--- Begin ---
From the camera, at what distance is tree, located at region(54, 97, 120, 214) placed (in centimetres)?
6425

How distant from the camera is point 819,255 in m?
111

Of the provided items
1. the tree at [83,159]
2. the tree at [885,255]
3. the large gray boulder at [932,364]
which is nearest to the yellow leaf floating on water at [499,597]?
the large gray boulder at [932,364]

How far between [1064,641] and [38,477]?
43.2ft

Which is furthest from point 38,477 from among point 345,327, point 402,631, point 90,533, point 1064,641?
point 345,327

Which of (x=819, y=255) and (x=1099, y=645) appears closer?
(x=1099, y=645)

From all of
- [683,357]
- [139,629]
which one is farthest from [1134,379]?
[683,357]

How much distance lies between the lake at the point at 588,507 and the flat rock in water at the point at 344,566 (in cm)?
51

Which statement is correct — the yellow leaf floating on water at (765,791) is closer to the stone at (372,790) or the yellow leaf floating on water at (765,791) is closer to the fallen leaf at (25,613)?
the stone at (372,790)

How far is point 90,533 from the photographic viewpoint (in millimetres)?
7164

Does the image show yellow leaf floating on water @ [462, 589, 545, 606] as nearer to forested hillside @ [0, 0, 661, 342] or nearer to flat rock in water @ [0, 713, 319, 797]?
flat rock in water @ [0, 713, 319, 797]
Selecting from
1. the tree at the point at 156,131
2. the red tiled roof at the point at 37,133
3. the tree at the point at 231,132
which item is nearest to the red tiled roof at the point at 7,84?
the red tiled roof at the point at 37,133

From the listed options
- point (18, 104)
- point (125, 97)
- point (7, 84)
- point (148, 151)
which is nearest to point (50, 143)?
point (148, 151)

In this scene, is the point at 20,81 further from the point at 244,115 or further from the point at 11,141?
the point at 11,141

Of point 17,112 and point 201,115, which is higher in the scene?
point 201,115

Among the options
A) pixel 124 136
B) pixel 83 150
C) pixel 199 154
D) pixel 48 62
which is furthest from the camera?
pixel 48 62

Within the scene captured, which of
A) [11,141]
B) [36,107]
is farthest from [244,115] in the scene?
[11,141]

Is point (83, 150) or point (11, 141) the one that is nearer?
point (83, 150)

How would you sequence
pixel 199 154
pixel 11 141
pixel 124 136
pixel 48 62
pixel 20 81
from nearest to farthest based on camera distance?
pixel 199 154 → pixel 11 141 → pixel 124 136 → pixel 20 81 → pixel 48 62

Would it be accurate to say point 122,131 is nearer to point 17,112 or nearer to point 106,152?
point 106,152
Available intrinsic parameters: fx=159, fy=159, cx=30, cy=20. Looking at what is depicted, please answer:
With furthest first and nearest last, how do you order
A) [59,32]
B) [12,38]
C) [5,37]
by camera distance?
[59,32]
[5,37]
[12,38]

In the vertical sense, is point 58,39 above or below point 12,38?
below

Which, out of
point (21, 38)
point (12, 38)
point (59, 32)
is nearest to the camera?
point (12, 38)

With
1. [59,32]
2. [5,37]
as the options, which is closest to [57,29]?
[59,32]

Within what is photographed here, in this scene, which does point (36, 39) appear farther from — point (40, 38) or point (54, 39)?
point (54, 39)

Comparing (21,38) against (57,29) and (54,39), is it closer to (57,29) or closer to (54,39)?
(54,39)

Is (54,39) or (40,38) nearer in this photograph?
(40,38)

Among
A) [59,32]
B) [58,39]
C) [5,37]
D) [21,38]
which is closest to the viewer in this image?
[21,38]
--- End ---
**THE TASK**
Could you lay out the lines above as a JSON list of strings, starting at the line that contains "Of point 17,112" and running through the last line, both included, with one string per line and blank lines left out?

**ANSWER TO THE TASK**
[
  "Of point 17,112 and point 201,115, which is higher in the scene?",
  "point 201,115",
  "Among the options",
  "A) pixel 124 136",
  "B) pixel 83 150",
  "C) pixel 199 154",
  "D) pixel 48 62",
  "which is furthest from the camera?",
  "pixel 48 62",
  "Within the scene captured, which of",
  "A) [11,141]",
  "B) [36,107]",
  "is farthest from [244,115] in the scene?",
  "[11,141]",
  "Is point (83, 150) or point (11, 141) the one that is nearer?",
  "point (83, 150)",
  "How would you sequence",
  "pixel 199 154",
  "pixel 11 141",
  "pixel 124 136",
  "pixel 48 62",
  "pixel 20 81",
  "from nearest to farthest based on camera distance?",
  "pixel 199 154 → pixel 11 141 → pixel 124 136 → pixel 20 81 → pixel 48 62",
  "Would it be accurate to say point 122,131 is nearer to point 17,112 or nearer to point 106,152?",
  "point 106,152",
  "Available intrinsic parameters: fx=159, fy=159, cx=30, cy=20. Looking at what is depicted, please answer:",
  "With furthest first and nearest last, how do you order",
  "A) [59,32]",
  "B) [12,38]",
  "C) [5,37]",
  "by camera distance?",
  "[59,32]",
  "[5,37]",
  "[12,38]",
  "In the vertical sense, is point 58,39 above or below point 12,38?",
  "below",
  "Which, out of",
  "point (21, 38)",
  "point (12, 38)",
  "point (59, 32)",
  "is nearest to the camera?",
  "point (12, 38)",
  "With",
  "1. [59,32]",
  "2. [5,37]",
  "as the options, which is closest to [57,29]?",
  "[59,32]",
  "Within what is photographed here, in this scene, which does point (36, 39) appear farther from — point (40, 38) or point (54, 39)?",
  "point (54, 39)",
  "Comparing (21,38) against (57,29) and (54,39), is it closer to (57,29) or closer to (54,39)?",
  "(54,39)",
  "Is (54,39) or (40,38) nearer in this photograph?",
  "(40,38)",
  "Among",
  "A) [59,32]",
  "B) [58,39]",
  "C) [5,37]",
  "D) [21,38]",
  "which is closest to the viewer in this image?",
  "[21,38]"
]